Related reports indicateTechnology companies including Apple, NVIDIA, and Anthropic all use a dataset created by the non-profit artificial intelligence research group EleutherAI to train their artificial intelligence models. However, this dataset contains text data from 4 YouTube channels and more than 8000 videos, including videos shot by famous internet celebrities MrBeast and MKBHD (Marques Brownlee), as well as content from the New York Times, BBC, ABC News, etc.
In a previous statement, Google stated that any practice of directly training artificial intelligence models with YouTube video content would violate YouTube's terms of service. Apple, NVIDIA, Anthropic and other industry players have not responded to this.

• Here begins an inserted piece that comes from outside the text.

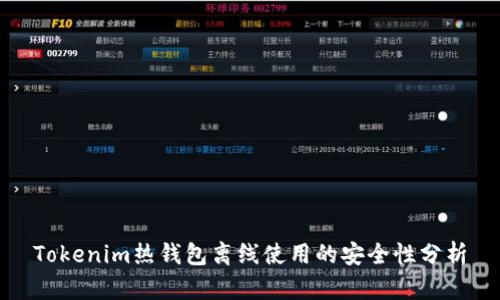 Tokenim热钱包离线使用的安全性分析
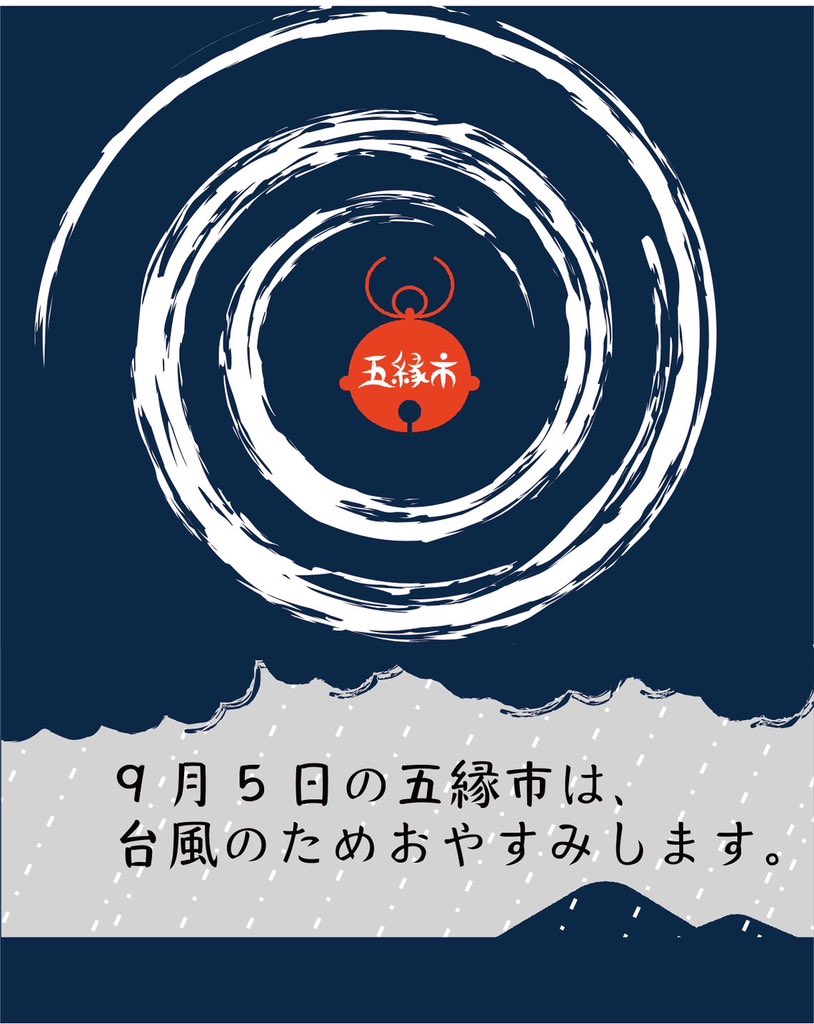 いつもありがとうございます。
明日は台風接近との予報なので五縁市はお休みいたします。
また15日に会いましょう。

This situation may become a major controversy in the future development of artificial intelligence technology. Although many companies try to avoid using other people's data to train artificial intelligence models in the event of infringement, they may to some extent circumvent the restrictions of the terms of use by using gray areas.
In addition to the recent news that tech companies are using data sets constructed by third-party organizations for training, many tech companies are still avoiding discussing the data sources used behind their artificial intelligence models, or have not transparently explained them to the public. For example, many creators have opinions on Apple's upcoming "Apple Intelligence" service because Apple has not clearly explained how the artificial intelligence models behind its services are trained.